**Exercise objective**
The output should consist solely of the line containing "Among all options in" and the lines that follow it through the end of the data below.

(Stored records)

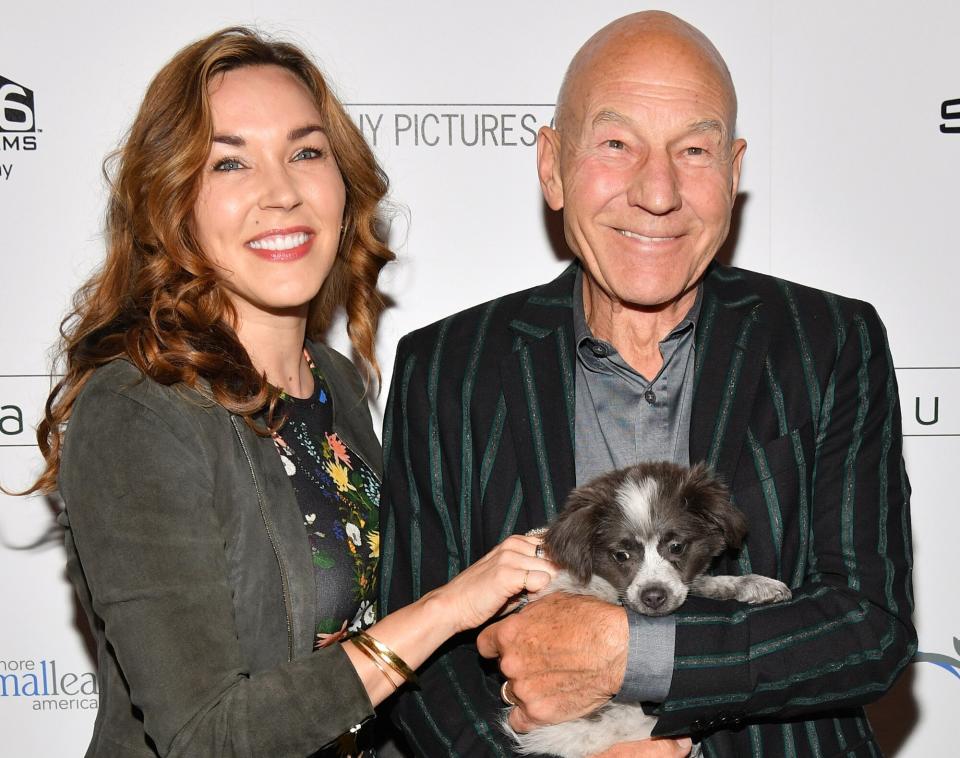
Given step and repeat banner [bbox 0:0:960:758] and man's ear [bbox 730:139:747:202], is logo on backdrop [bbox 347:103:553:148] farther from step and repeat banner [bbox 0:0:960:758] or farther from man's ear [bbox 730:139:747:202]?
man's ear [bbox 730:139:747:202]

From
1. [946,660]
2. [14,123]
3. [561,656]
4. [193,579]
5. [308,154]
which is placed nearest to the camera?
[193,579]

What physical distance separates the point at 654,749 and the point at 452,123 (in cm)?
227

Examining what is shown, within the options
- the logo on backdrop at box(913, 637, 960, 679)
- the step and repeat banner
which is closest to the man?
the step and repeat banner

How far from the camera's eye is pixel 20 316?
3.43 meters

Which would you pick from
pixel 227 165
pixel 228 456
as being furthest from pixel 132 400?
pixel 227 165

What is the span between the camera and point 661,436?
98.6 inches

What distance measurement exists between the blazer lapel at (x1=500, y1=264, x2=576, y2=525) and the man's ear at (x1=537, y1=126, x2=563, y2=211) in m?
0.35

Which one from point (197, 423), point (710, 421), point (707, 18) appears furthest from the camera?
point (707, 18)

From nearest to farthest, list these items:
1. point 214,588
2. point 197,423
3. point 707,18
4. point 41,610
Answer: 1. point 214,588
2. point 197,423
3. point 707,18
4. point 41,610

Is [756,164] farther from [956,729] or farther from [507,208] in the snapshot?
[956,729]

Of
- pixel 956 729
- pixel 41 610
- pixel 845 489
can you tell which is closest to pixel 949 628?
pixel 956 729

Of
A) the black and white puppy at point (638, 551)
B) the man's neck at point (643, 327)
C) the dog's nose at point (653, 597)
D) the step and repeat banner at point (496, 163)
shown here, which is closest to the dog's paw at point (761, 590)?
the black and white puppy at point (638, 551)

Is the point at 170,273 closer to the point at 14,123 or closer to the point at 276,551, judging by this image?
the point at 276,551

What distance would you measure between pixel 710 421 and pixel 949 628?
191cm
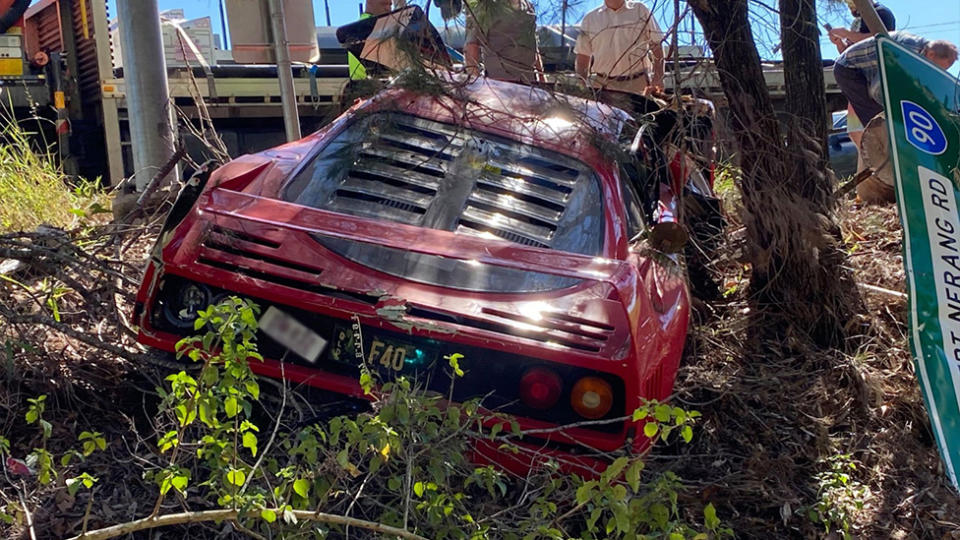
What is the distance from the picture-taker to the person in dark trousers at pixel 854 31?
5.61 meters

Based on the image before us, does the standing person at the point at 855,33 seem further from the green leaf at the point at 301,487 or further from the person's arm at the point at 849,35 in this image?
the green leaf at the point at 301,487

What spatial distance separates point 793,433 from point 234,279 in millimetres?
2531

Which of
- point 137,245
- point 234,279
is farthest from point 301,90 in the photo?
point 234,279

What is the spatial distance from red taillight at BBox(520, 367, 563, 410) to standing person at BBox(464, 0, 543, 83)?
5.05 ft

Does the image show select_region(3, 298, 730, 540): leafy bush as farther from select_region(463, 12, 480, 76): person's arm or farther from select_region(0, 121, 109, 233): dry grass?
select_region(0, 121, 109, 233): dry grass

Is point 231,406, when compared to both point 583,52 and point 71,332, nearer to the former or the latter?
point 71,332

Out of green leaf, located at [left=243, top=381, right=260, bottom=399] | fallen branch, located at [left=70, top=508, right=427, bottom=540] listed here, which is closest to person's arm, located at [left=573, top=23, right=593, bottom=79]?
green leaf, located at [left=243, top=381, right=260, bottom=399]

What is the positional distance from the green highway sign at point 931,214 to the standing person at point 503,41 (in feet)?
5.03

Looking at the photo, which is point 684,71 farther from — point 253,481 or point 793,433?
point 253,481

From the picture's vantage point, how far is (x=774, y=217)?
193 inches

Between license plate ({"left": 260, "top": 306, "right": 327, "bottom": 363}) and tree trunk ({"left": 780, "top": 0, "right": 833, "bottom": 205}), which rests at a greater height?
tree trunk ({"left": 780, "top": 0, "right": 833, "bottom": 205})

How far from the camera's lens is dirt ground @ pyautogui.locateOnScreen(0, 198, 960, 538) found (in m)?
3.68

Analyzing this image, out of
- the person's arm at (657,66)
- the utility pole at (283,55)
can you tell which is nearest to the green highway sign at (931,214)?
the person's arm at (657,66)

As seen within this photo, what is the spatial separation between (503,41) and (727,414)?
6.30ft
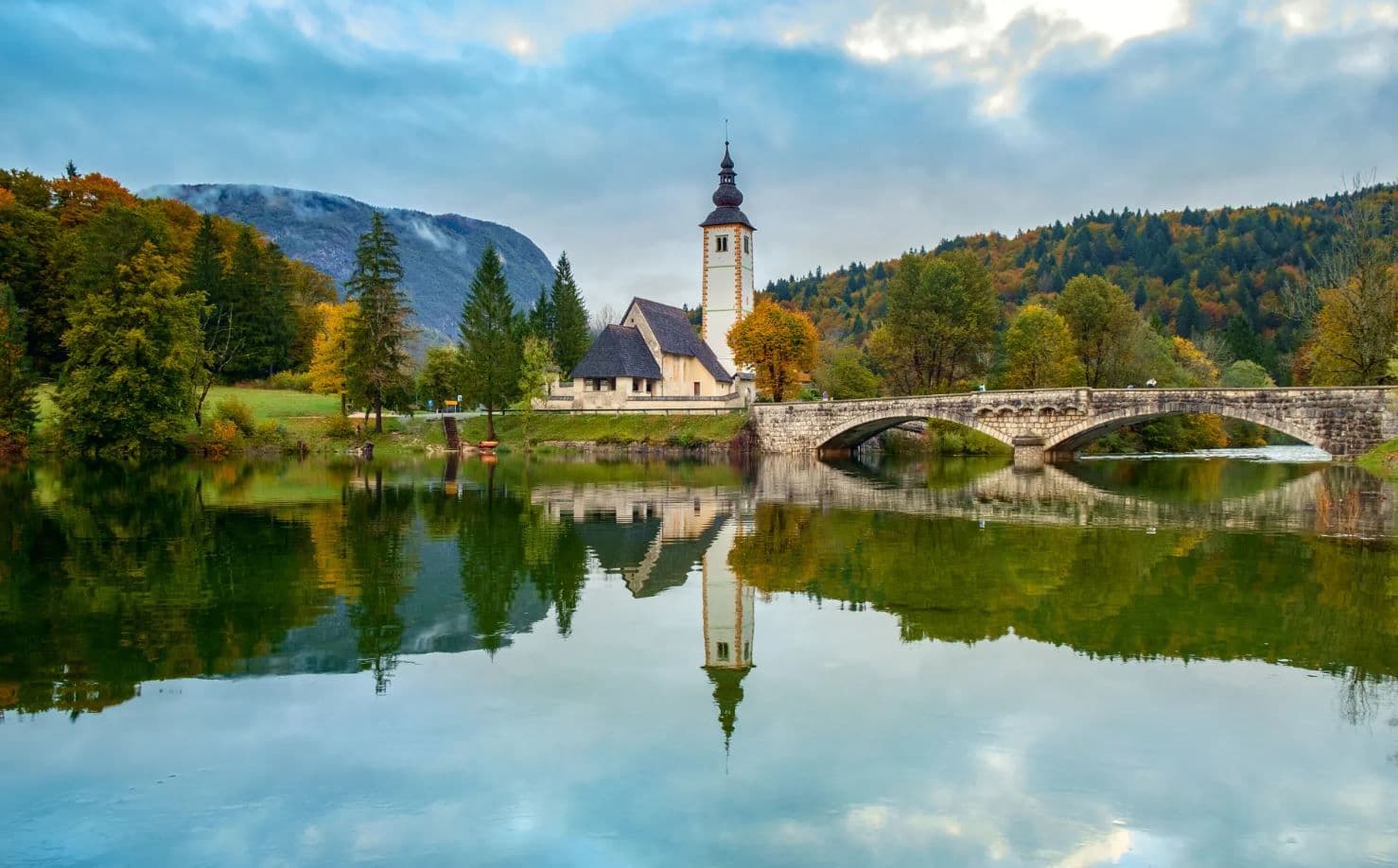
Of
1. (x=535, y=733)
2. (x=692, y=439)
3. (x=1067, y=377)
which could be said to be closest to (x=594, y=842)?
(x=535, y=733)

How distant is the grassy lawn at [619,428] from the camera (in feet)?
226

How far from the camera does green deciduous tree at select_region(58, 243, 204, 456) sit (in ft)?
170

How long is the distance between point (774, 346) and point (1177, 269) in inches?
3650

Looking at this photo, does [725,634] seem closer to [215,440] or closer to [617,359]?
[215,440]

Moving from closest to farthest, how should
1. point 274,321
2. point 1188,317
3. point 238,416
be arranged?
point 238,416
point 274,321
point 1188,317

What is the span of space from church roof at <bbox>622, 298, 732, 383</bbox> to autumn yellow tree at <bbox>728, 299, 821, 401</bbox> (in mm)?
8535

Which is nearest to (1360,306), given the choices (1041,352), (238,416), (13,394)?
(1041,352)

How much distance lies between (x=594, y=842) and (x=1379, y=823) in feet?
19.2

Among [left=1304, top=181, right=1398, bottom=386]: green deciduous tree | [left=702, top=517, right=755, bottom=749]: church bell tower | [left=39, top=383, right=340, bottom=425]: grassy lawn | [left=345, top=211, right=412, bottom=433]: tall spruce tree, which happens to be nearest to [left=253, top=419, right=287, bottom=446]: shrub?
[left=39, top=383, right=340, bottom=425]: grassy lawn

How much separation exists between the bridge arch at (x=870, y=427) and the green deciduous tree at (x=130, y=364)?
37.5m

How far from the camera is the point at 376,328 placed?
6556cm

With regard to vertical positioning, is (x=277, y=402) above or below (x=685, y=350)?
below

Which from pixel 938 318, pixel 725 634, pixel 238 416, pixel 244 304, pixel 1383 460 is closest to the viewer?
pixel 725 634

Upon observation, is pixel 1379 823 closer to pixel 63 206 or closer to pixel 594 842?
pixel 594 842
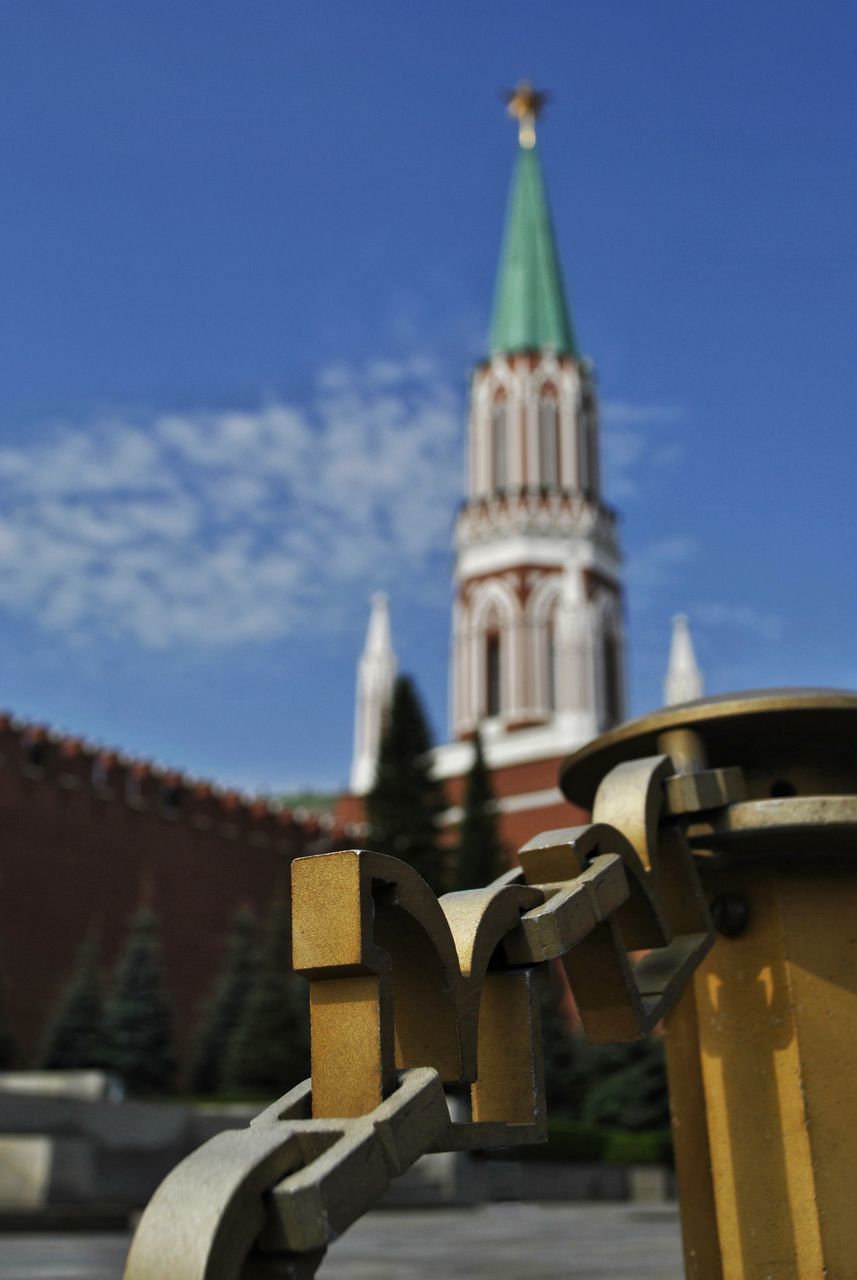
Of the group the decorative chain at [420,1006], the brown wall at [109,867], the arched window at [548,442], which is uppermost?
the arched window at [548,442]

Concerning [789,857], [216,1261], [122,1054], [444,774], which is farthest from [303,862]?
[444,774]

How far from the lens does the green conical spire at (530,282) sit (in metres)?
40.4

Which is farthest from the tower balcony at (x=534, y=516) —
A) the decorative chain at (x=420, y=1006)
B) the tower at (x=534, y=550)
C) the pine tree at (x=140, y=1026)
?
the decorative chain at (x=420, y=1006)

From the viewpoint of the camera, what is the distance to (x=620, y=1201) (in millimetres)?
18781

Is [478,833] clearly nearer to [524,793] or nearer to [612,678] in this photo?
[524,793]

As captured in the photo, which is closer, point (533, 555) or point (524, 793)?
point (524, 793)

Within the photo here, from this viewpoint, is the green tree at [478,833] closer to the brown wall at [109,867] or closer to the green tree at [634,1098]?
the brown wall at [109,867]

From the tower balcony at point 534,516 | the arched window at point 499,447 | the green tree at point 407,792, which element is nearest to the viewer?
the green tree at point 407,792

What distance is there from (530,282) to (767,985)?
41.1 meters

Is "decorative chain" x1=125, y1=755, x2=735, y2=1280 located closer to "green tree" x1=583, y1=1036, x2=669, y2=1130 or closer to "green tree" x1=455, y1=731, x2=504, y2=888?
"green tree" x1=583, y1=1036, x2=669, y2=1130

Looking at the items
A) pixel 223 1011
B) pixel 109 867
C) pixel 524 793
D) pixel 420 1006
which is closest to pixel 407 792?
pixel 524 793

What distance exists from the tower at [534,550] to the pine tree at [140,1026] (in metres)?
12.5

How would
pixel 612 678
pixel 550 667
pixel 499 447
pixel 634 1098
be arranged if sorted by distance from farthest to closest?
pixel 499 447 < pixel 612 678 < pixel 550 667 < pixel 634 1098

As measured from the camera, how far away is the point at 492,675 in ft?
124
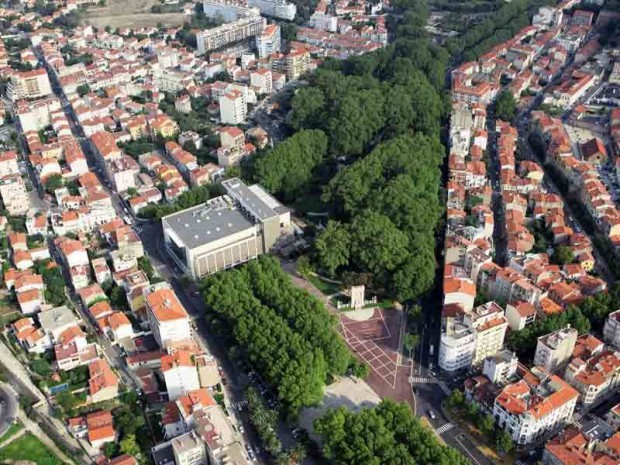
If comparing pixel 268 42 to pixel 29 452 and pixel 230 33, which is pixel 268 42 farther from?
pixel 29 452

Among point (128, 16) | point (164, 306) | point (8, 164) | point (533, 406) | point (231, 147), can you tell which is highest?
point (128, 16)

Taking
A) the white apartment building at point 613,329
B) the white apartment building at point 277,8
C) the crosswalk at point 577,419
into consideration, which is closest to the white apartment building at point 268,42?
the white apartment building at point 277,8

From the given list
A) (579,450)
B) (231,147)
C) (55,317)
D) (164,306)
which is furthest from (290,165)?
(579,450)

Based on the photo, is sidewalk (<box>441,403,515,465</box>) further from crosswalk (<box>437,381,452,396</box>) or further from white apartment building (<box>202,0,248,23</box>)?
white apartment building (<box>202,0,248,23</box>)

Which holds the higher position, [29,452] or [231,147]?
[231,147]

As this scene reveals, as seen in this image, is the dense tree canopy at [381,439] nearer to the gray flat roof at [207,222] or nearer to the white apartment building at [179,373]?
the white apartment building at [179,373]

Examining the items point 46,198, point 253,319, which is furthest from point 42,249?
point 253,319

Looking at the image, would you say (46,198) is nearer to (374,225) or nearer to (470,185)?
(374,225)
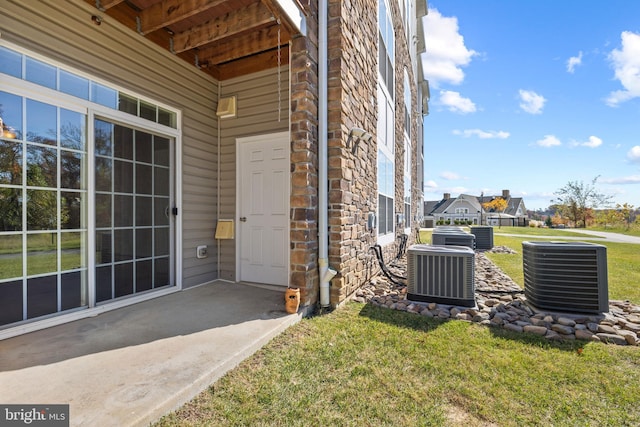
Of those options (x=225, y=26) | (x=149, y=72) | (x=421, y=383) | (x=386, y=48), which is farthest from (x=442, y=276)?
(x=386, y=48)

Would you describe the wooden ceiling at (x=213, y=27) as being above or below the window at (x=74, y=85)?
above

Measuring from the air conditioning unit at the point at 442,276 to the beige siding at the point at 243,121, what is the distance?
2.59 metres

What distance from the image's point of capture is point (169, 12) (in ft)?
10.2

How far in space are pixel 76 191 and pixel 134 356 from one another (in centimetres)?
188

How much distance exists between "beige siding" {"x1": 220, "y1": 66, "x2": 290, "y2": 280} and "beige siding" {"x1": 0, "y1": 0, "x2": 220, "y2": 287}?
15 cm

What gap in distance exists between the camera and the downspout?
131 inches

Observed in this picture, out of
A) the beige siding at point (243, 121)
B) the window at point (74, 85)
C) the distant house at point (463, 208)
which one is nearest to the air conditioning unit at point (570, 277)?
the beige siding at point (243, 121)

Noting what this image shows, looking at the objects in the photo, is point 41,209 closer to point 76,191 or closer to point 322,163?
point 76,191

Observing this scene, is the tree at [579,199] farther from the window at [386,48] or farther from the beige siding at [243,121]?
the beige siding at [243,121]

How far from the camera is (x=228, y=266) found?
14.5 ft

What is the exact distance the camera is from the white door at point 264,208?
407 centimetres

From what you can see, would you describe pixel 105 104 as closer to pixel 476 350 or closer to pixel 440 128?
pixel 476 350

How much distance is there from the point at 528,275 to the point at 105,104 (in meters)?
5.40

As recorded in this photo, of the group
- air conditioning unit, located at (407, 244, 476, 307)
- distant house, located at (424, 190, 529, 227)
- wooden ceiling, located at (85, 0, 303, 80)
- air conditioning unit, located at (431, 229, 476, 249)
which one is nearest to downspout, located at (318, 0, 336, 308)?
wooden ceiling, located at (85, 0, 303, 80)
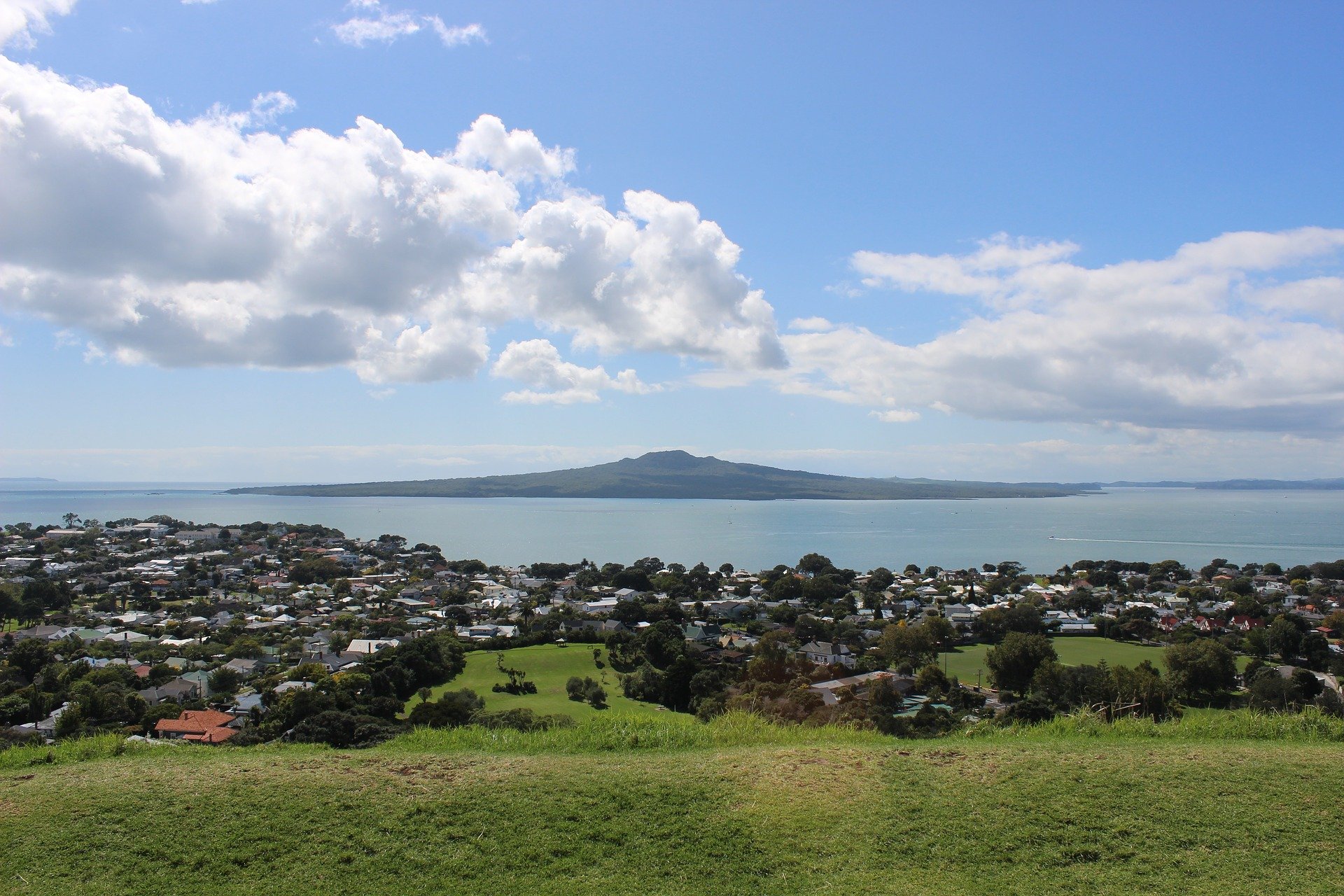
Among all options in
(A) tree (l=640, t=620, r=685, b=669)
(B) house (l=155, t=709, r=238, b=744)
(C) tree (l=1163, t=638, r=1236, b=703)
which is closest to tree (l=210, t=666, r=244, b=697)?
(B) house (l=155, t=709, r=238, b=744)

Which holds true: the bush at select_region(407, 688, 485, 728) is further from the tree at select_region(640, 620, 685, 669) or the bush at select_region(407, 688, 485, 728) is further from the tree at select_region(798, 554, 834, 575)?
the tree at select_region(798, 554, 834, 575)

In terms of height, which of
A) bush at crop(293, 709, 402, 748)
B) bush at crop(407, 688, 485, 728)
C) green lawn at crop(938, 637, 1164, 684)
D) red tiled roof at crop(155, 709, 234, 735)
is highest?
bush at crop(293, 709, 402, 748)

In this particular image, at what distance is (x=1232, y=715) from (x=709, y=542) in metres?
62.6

**Task solution**
Among all options in
(A) tree (l=640, t=620, r=685, b=669)
(B) house (l=155, t=709, r=238, b=744)
(C) tree (l=1163, t=638, r=1236, b=703)
which is closest to tree (l=210, t=666, r=244, b=697)?
(B) house (l=155, t=709, r=238, b=744)

Which holds true: the bush at select_region(407, 688, 485, 728) is further from the tree at select_region(640, 620, 685, 669) or the bush at select_region(407, 688, 485, 728) is further from the tree at select_region(798, 554, 834, 575)?
the tree at select_region(798, 554, 834, 575)

In terms of height, which of
A) bush at crop(293, 709, 402, 748)
B) bush at crop(407, 688, 485, 728)
C) green lawn at crop(938, 637, 1164, 684)
D) red tiled roof at crop(155, 709, 234, 735)
is highest?
bush at crop(293, 709, 402, 748)

In this particular image, at what distance is (x=1232, y=715) from (x=709, y=542) in metres?
62.6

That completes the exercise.